Mingling after the awards ceremony, I learned that three of my classmates are dealing with their young adult kids changing their sex. No one did that when I was in school; in 1983, the AIDS Crisis was in full bloom.

On another note, I was impressed with the bravery of award-winning younger alums who are reporting from the Ukraine, and who shared their stories at the awards ceremony.

In 1983, my J School advisor told me to find a dusty road in Africa and go down it, then come back and write about it.
Never made it to Africa, but in the decade after J School, I traipsed the hell over the former USSR as a tour guide and freelance writer. I rode the Trans-Siberian from Moscow to Irkutsk three times. Fell in love in Yalta on the Black Sea, toured the Caucuses and Central Asia. The halcyon days of Perestroika and Glasnost helped me sell lots of stories.
My favorite tour gig was called DESTINATION UKRAINE: KHARKOV, ODESSA, KIEV

Now these reporters, class of 2013 and 2003, were writing in a Ukraine at war under exploding drones and missile fire, with laptops under their flak jackets, and they were modest and marvelous. I have no idea if I would have been so fearless. Won’t know.

But here’s why my reunion was rich: simply gathering at David and Cissy’s Brooklyn brownstone with Andy and Leni, with Elliot and Steve and Polly and Blake. Then later with Theresa. Barbara, Jean. Marianne. Geraldine. David number 2.

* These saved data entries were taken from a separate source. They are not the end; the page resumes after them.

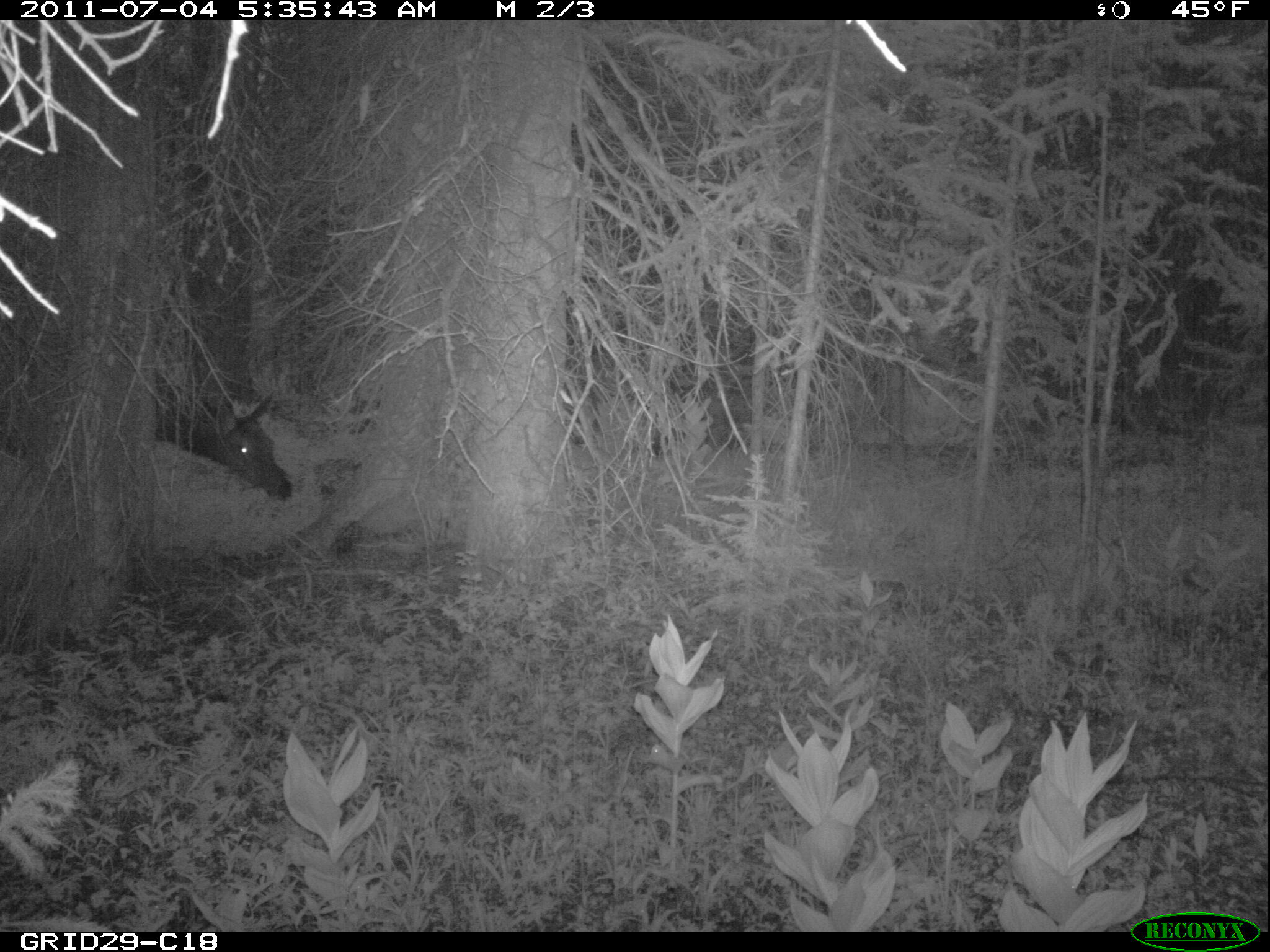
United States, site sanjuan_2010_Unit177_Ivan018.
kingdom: Animalia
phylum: Chordata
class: Mammalia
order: Artiodactyla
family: Cervidae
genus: Cervus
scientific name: Cervus elaphus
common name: red deer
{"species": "Cervus elaphus (red deer)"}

If not for Columbia I wouldn’t have these friends, who originally came from Kentucky and New Jersey and Ohio and Tennessee, from Australia and Zimbabwe and Argentina.
They worked for CNN and PBS and CBS, for Scholastic and for Newsday and the New York Times. They made independent films and won Pulitzer Prizes. They worked for the SOROS Foundation, the Union of Concerned Scientists, for NPR.
Many were laid off as newspapers shuttered and media organizations consolidated.

But after 40 years, that’s not what we talked about. We didn’t discuss the professional arcs of our lives at all.
Who we were remained who we are.

Andy: laconic and David: kind and pensive.
Jean: so New Yorkish.
Polly still walks incredibly fast, and Barbara reminded me of some of the best lines I came up with in J school, (“as remote as Tashkent”).
Eric remembered the J-School blues I wrote,
“They told me I would do well, if only I had a fire in my bell—y”

I mentioned at dinner one night that Elliot could be annoying, and he told me I hurt his feelings, but he forgave me.

They mattered in my life and matter still.
We limited the ailments talk, and focused on the projects talk.
We drank good wine and toasted each other.

And we agreed, in principle, to show up for our 50th reunion.